Step by step solution

01

Define an Oligopoly

An oligopoly is a market structure where a small number of large firms dominate the market. These firms often have significant market power and can influence prices, but they must also consider the actions of other firms in the market when making decisions.
02

Monopoly and Competitive Market Behavior

In a monopoly, there is only one firm dominating the entire market, thus having significant control over price. They maximize profit by producing the quantity at which marginal revenue equals marginal cost and charging a higher price than their production cost. In a competitive market, there are numerous firms offering similar products. Each firm is a price taker, meaning they cannot influence the market price and must accept the price determined by the overall supply and demand. They maximize profit by producing the quantity at which the market price equals their marginal cost.
03

Oligopoly Behavior

In an oligopoly, firms exhibit both competitive and monopolistic characteristics. When oligopolistic firms compete, each firm's decision influences the others' actions. This interdependence often results in firms strategically making pricing and output decisions, leading to outcomes such as price rigidity or price wars. However, firms in an oligopoly can also engage in collusion, where they agree to act collectively like a monopoly, setting prices and limiting output to maximize joint profits.
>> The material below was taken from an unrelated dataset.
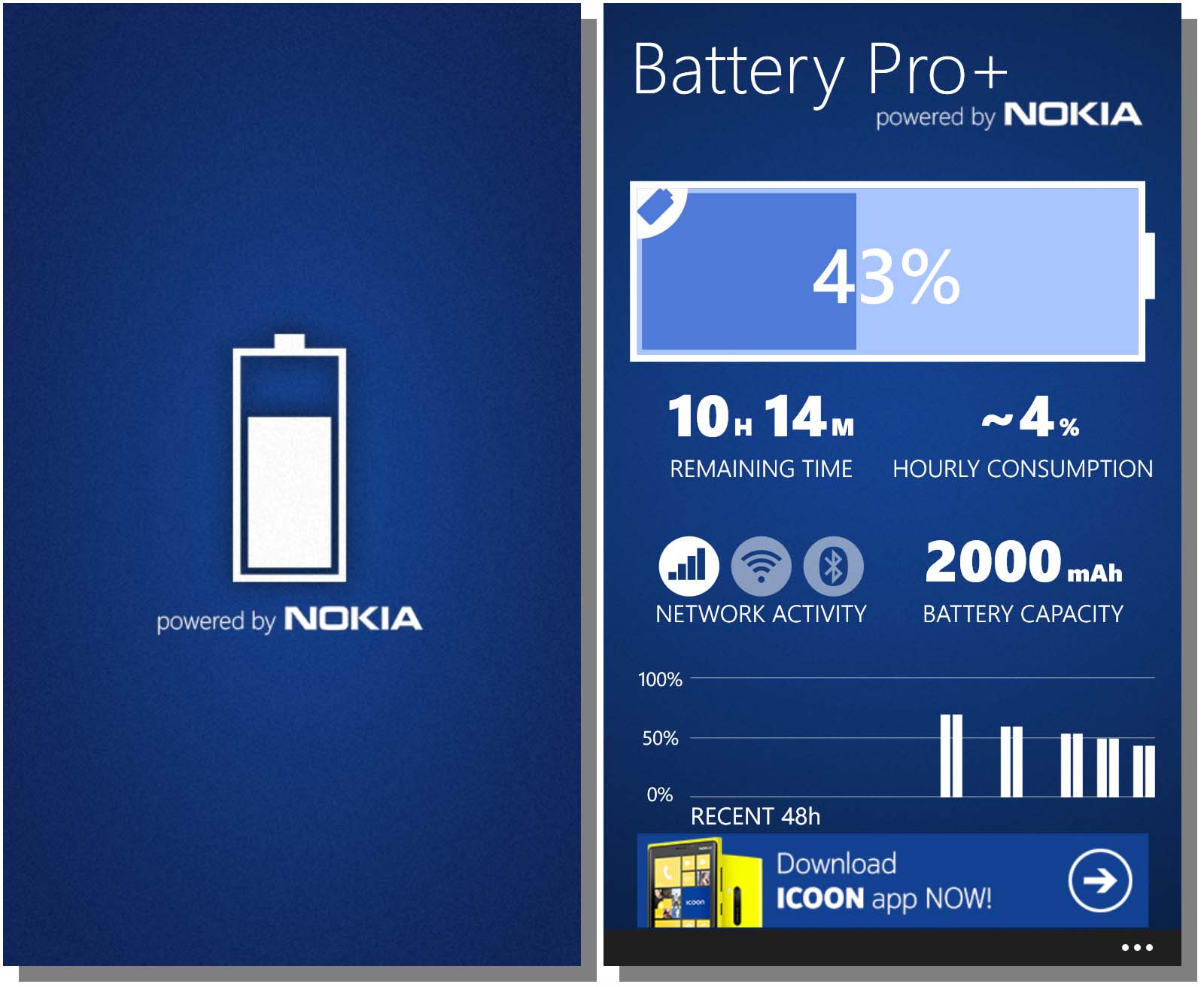 battery_pro_plus.jpg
By doing so, they can exert more control over the market, similar to a monopolistic market structure.
04

Conclusion

The behavior of firms in an oligopoly can fall between that of a monopoly and competitors, depending on the level of competition and cooperation in the market. If oligopolistic firms engage in collusion, they may act more like a monopoly, whereas if they strategically compete against one another, they act more like competitors. Overall, the level of competition and cooperation in an oligopoly varies, making it difficult to definitively say whether they act more like a monopoly or more like competitors.